### Source extract
..........
96In 2005 the Director of Public Prosecutions Act 1991 (SA) was amended to insert s 10A, subsection (a) of which is in substantially the same terms as s 15A of the DPP Act. Section 10A(3), however, expressly provides that the duty of disclosure under s 10A(1) "extends to material that would be exempt from production in court because it is protected by privilege or for any other reason". The amendment followed a long process of criminal-justice process reform explained in the second reading speech to the Statutes Amendment (Criminal Procedure) Act Bill which effected the amendment: South Australia House of Assembly, Parliamentary Debates (Hansard), 20 September 2005 (at 3465 ff). It is unnecessary to recount that history. In short, the amendment was effected independently of Doyle CJ's reasons in R v Solomon .

97The practice Doyle CJ recommended in R v Solomon appears to have been adopted in South Australia: see R v Andrews [2010] SASCFC 5; (2010) 107 SASR 471 per Gray J (with whom Vanstone J agreed). In that case, Gray J referred with approval (at [19]), inter alia, to R v Reardon (No 2) , R v Spiteri and Easterday v R as explaining the ambit of the prosecutor's duty of disclosure at common law. His Honour discussed the South Australian practice as follows:

"[21] Where a claim of public interest immunity is asserted in relation to evidential material in the possession of the prosecution which falls prima facie to be disclosed, it is, the court was informed, the practice in this State for the Director of Public Prosecutions and not the police to determine whether such claim should be asserted. Upon the Director determining it to be appropriate to assert a claim of public interest immunity, it remains the duty of the court, not the privilege of the Executive, to determine whether evidential material should be produced or may be withheld in the public interest.
..........
### Supplied data
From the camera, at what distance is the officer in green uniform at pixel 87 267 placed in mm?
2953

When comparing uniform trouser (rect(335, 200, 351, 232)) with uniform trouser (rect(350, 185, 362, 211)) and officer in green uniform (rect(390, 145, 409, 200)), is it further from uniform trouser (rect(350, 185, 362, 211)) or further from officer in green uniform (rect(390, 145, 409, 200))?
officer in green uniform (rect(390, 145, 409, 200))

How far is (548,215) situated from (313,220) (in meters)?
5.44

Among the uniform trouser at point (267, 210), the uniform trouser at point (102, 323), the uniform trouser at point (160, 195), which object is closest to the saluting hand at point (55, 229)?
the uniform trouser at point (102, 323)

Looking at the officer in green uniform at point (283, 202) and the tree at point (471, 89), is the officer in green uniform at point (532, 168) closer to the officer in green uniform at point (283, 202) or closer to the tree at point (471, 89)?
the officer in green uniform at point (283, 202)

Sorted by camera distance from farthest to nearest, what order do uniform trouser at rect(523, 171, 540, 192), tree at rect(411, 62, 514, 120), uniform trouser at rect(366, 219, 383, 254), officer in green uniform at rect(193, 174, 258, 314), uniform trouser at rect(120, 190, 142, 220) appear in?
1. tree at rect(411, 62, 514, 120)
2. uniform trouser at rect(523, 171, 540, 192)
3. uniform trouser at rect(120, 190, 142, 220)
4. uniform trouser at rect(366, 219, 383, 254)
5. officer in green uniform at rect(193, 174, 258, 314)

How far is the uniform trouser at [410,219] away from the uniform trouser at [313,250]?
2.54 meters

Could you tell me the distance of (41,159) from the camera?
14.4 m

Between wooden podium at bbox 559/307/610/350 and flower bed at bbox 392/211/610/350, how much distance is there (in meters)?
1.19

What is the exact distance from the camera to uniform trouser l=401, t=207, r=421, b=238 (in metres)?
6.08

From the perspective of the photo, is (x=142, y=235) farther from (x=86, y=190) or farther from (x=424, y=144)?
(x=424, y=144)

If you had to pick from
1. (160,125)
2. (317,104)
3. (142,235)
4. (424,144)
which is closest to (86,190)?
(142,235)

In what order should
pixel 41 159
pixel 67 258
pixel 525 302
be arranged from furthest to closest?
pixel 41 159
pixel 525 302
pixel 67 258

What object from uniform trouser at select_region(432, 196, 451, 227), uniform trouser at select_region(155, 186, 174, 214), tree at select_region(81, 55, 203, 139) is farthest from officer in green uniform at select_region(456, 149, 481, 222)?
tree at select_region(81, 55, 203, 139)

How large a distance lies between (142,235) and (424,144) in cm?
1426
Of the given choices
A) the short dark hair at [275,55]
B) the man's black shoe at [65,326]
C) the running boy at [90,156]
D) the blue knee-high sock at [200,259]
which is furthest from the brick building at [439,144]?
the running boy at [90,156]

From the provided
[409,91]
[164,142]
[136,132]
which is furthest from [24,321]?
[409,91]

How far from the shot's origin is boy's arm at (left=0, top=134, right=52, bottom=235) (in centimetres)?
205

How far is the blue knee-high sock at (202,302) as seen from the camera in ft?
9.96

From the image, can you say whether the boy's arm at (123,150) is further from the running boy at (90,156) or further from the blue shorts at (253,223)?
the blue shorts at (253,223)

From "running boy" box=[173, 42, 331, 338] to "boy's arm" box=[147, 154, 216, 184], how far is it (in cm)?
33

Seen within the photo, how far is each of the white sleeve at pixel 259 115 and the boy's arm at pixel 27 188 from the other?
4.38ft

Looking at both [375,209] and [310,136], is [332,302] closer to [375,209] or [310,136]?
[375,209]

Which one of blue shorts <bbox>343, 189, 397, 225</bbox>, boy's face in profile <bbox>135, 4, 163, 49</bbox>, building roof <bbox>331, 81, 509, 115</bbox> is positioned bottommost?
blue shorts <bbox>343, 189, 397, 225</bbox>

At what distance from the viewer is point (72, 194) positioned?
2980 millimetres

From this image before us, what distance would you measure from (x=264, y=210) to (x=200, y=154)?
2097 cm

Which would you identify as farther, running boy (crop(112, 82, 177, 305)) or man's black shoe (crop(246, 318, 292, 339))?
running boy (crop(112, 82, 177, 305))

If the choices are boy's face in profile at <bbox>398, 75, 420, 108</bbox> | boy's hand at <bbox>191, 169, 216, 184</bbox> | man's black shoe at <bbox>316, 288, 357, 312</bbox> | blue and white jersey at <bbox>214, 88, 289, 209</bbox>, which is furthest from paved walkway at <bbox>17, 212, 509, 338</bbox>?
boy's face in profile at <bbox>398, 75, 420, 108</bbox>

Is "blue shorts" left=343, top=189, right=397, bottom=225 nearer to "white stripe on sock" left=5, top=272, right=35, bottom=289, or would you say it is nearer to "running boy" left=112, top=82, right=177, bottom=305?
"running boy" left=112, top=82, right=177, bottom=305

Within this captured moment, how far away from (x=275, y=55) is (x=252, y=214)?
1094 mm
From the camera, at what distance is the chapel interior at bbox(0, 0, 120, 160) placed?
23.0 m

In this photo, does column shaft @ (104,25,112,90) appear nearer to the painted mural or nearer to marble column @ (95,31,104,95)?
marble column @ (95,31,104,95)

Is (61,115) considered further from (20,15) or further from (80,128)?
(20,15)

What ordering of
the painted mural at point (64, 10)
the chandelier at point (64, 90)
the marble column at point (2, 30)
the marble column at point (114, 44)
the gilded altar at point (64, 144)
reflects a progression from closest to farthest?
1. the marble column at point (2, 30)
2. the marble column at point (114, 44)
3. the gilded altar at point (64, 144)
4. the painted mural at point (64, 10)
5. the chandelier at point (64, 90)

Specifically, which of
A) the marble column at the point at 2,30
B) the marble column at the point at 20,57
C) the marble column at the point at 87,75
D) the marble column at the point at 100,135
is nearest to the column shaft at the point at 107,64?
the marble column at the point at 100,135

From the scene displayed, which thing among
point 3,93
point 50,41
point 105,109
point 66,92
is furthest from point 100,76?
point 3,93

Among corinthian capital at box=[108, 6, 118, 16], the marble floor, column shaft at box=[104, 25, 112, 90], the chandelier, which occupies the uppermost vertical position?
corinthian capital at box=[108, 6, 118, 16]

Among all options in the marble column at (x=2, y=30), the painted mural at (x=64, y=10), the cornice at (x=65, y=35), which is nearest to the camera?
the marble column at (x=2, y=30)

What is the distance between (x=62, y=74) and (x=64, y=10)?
..........
### To do
1. Name every court case cited in the passage on the prosecution's duty of disclosure in South Australia, counting each case once.
2. Continue the passage on the prosecution's duty of disclosure in South Australia, picking up right after its final sentence.

### Responses per task
1.
R v Solomon
R v Andrews
R v Reardon (No 2)
R v Spiteri
Easterday v R

2.
[22] Where the Director does claim public interest immunity in relation to evidential material which would otherwise fall to be disclosed as a consequence of the prosecutor's duty, the court was informed that the practice in this State is for the Director to advise the defence of the existence of the material and its general nature without compromising confidentiality, and of the asserted right to withhold the material. If issue is taken, the matter may be the subject of determination by a court upon the return of a subpoena or other application.

[23] Where a claim of public interest immunity is contested, the basis upon which the claim is made is usually supported by affidavit evidence setting out the grounds for the claim. The affidavit will not be disclosed if to do so will undermine the claim. Generally so much of it is disclosed as can be revealed without compromising the claim."

98The submissions made on behalf of the DPP/Attorney General that the stay order of the primary judge has the effect of forcing the DPP to usurp the role of the court in determining public interest immunity claims finds some support in Director of Public Prosecutions (Victoria) v County Court of Victoria . In that case, the accused sought a stay of proceedings on the basis that the DPP did not propose to call a witness, "Carlo" (presumably a pseudonym), at the trial. It is apparent that the stay was granted at a pre-trial stage. The Prosecutor conceded that "Carlo" was a relevant witness who would be called by the Crown in the ordinary course of events and conceded that not to call him may result in a degree of unfairness to the defendant. The Prosecutor had said that "Carlo" was not to be called. The Police would not disclose his name, status (undercover policeman or informer); nor had any proof of his evidence been provided to the Prosecutor. The Police had informed the DPP that the witness's identity would not be revealed as to do so would subject him to danger.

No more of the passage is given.